One no longer leaves a calling card as in Jane Austen. Now one has a web location, like www.skirky.com, or a blog like this one. Until the next invention. Since that changes all the time, concentrate on a good tight grip on what you want to say, which stays put.

1 comment:

Lance M. Foster said...

I used to walk into a library when I was in grade school and look for books no one had checked out for a long time. You used to be able to do that by pulling out the little card; you could even see who else had read that book. It sounds weird, but...I would feel guilty if no one had read that book for many years and I'd check it out. Most of the time I'd try and read at least some of it, but sometimes I'd just check it out.

I liked books as a little kid and thought I might be a writer someday.
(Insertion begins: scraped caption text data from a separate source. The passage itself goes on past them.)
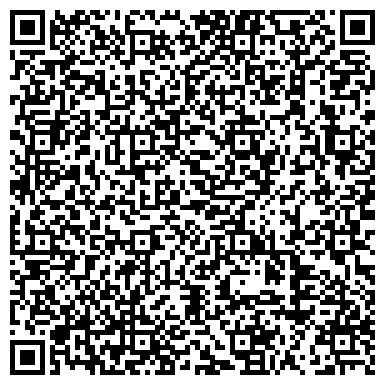 QR-код с контактной информацией организации ИП Интернет-магазин Shinway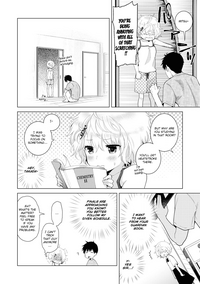 Noraneko Shoujo to no Kurashikata | Living Together With A Stray Cat Girl Ch. 11-13 hentai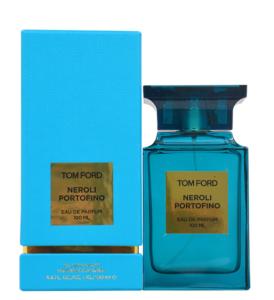 Tom Ford Neroli Portofino Eau de Parfum 100ml
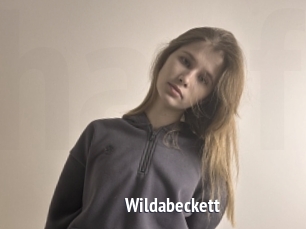 Wildabeckett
I had a couple sitting on my shelf that almost acted as talismans, making me feel good seeing them there. Keeping me company.

Later when the town had a used bookstore, I'd look at all the books there. I'd think of all the people who spent years of their lives, represented by each book, hundreds, thousands of books. And each author poured their guts and souls into books...that no one wanted anymore. Rotting books, sitting on a shelf. Like so many stacked tombstones.

I have boxes and boxes of books that are in storage, piled in my house. I cannot bear to part with them.

I think we write because of a lot of things. Thinking that's the way to leave something of us on earth after we die. To be validated by others, and seek others who think like us, at least a little, and so we don't feel as alone. Sure, making a living would be great, and getting rich even better. But that isn't realistic is it.

Maybe we just gotta write the way we live. We write, we don't know where the ripples go, if there are any at all. We live, seeking meaning however we find it, in the moment, in kids, in a good party, in how much money we make or business we build. Of course, 99 percent of the time, whatever we do disappears in our lifetime or soon after. That goes for our writing too, whether it disappears in a blog archive or a used bookstore.

But you don't just stop breathing, and you don't just stop writing, if that's how you are made.